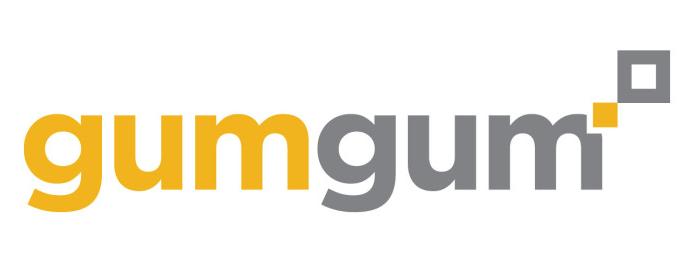GumGum Header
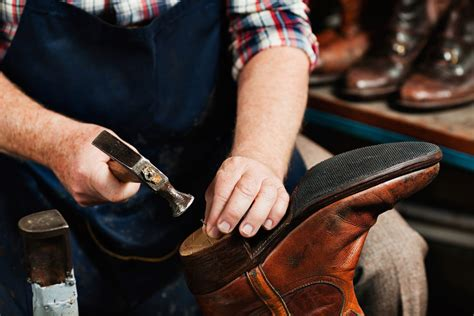 City Shoe Repair Cobbler Fixes Worn Heels Lifts Soles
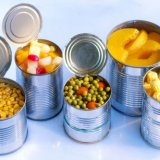 No Preservatives  in Canned Food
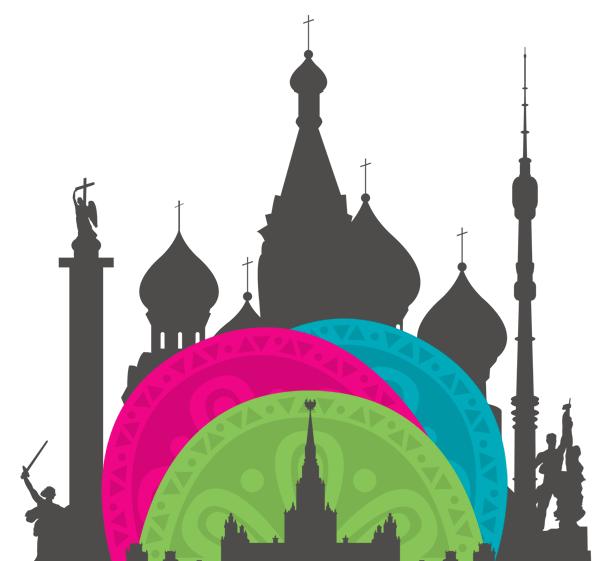 Rusia, México, cultura, gastronomía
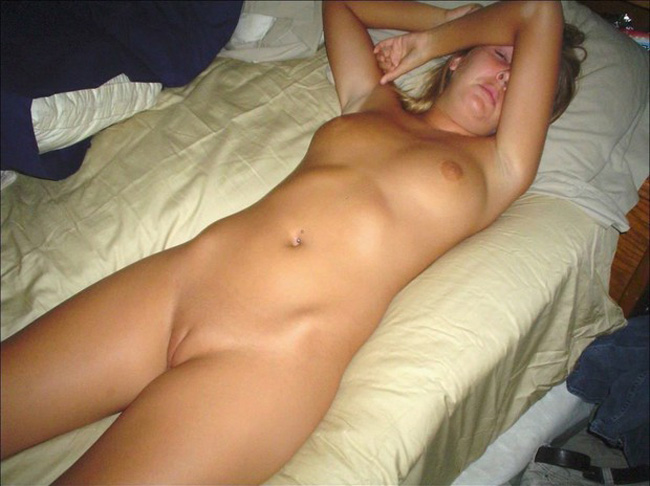 Sleeping Amateur Girls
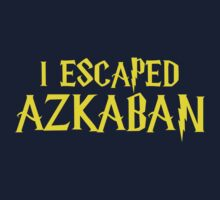 I Escaped Azkaban! by ScottW93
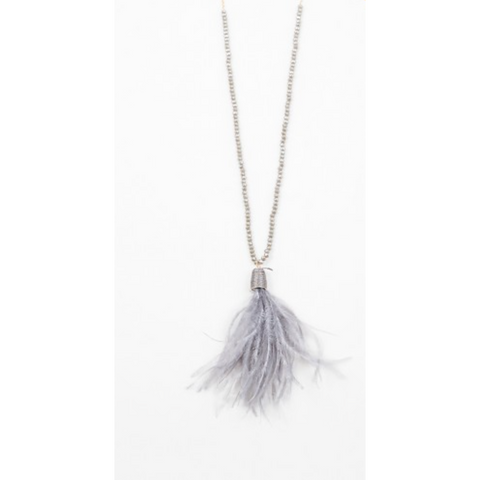 Crystal Feather Necklace - Grey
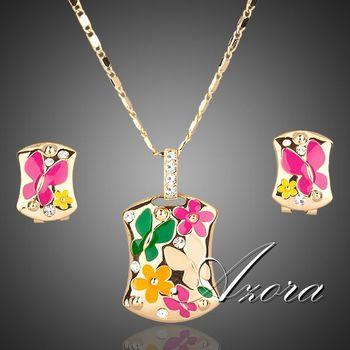 Азора 18 К настоящее позолоченные многоцветный цветок клип серьги и ожерелье ювелирные комплект TG0002
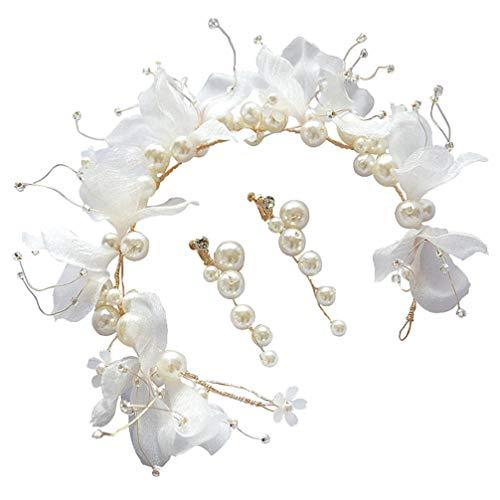 Beaupretty 3 piezas de perlas de flores con diadema de pendientes de enredadera de cabello hermosos hilos de tiara de corona de cabello de hilo blanco accesorios de joyería de novia de boda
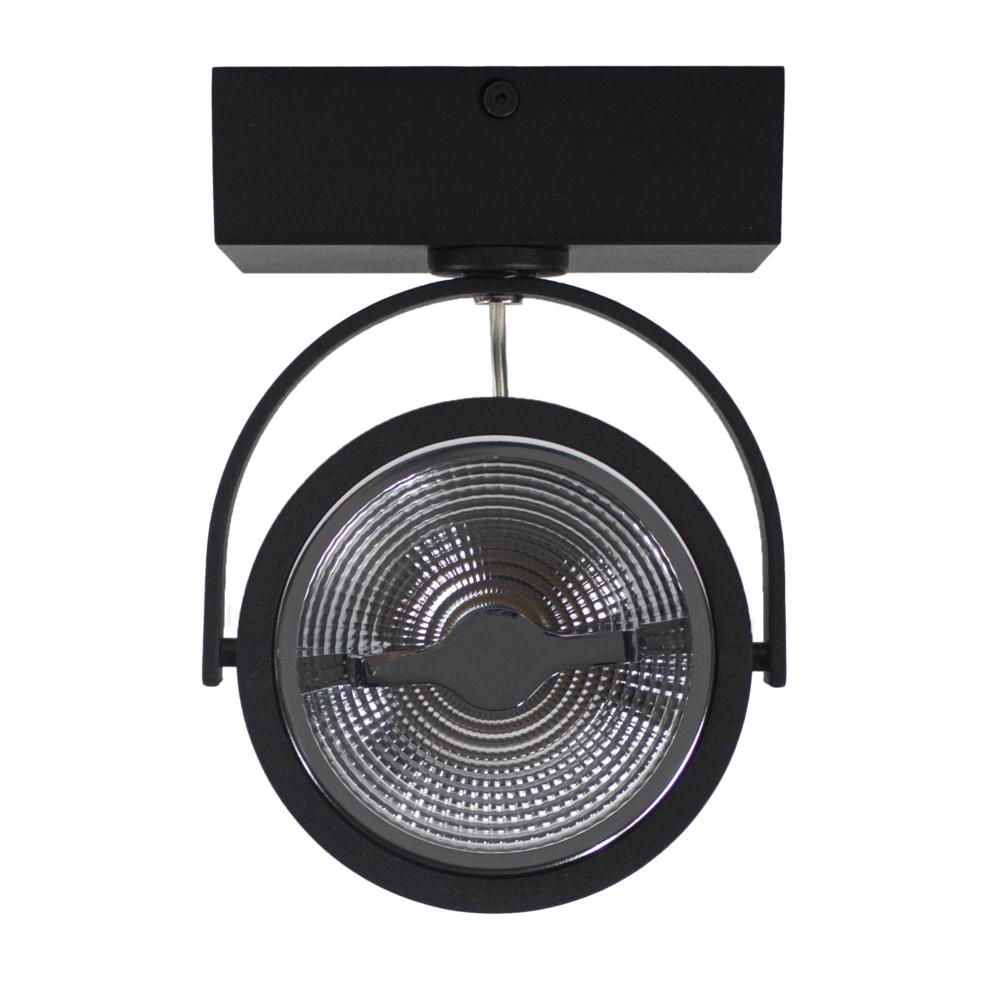 LED AR111 opbouwspot - enkel - zwart - 12 watt - dimbaar - dim to warm - voorkant
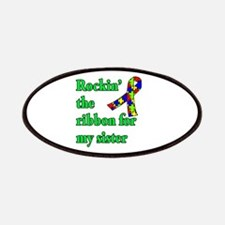 Autism Ribbon for Sister Patches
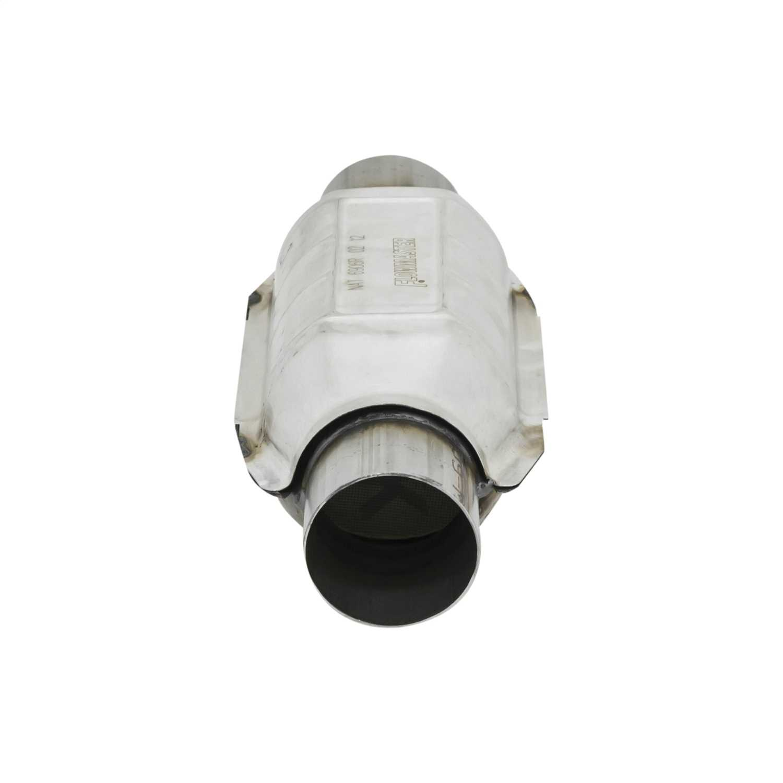2220124 Flowmaster 49 State Catalytic Converters Universal Catalytic Converter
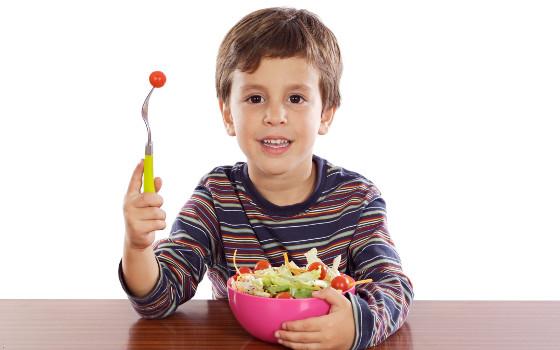 Curso online de Nutrición y Alimentación Infantil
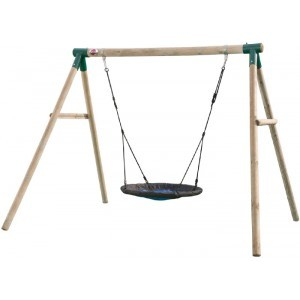 Wooden Spider Monkey II Nest Swing - Plum (7092046)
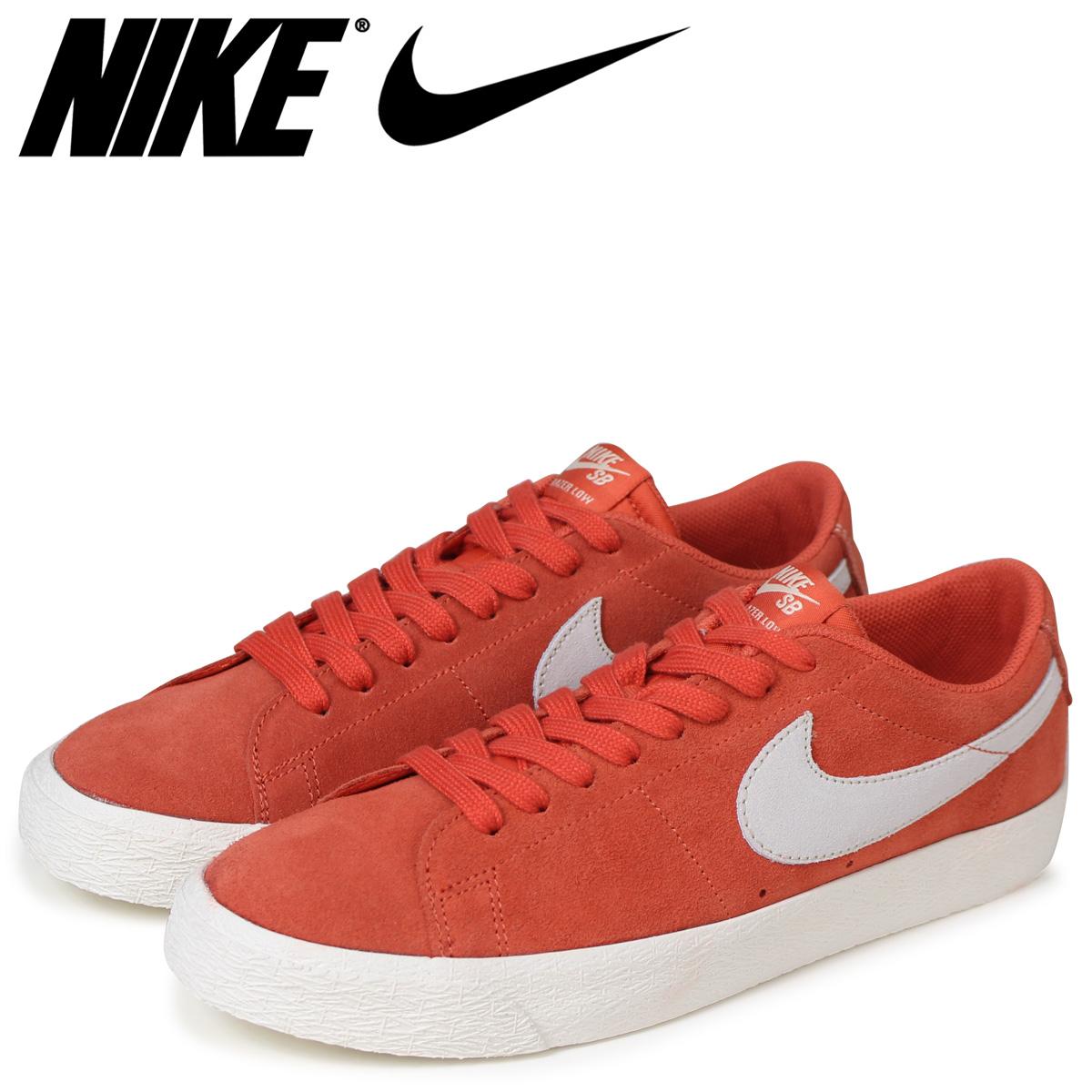 d6566672e1a0 Sugar Online Shop  NIKE Nike SB blazer low sneakers men BLAZER ZOOM ...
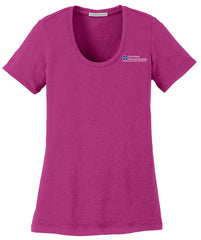Guttenberg Municipal Hospital Concept Scoop Stretch Tee (Ladies) - LM1006
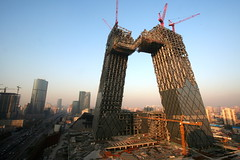 CCTV Tower (China Chas) Tags: china architecture construction beijing engineering cctv remkoolhaas cbd  oma  1022mm 2007 arup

□ □ □ □ □ □ □

The whole listing must be transcribed exactly. No pictures belong in the copy.

-- Answer area --
GumGum Header
 City Shoe Repair Cobbler Fixes Worn Heels Lifts Soles
 No Preservatives  in Canned Food
 Rusia, México, cultura, gastronomía
 Sleeping Amateur Girls
 I Escaped Azkaban! by ScottW93
 Crystal Feather Necklace - Grey
 Азора 18 К настоящее позолоченные многоцветный цветок клип серьги и ожерелье ювелирные комплект TG0002
 Beaupretty 3 piezas de perlas de flores con diadema de pendientes de enredadera de cabello hermosos hilos de tiara de corona de cabello de hilo blanco accesorios de joyería de novia de boda
 LED AR111 opbouwspot - enkel - zwart - 12 watt - dimbaar - dim to warm - voorkant
 Autism Ribbon for Sister Patches
2220124 Flowmaster 49 State Catalytic Converters Universal Catalytic Converter
 Curso online de Nutrición y Alimentación Infantil
 Wooden Spider Monkey II Nest Swing - Plum (7092046)
 d6566672e1a0 Sugar Online Shop  NIKE Nike SB blazer low sneakers men BLAZER ZOOM ...
Guttenberg Municipal Hospital Concept Scoop Stretch Tee (Ladies) - LM1006
 CCTV Tower (China Chas) Tags: china architecture construction beijing engineering cctv remkoolhaas cbd  oma  1022mm 2007 arup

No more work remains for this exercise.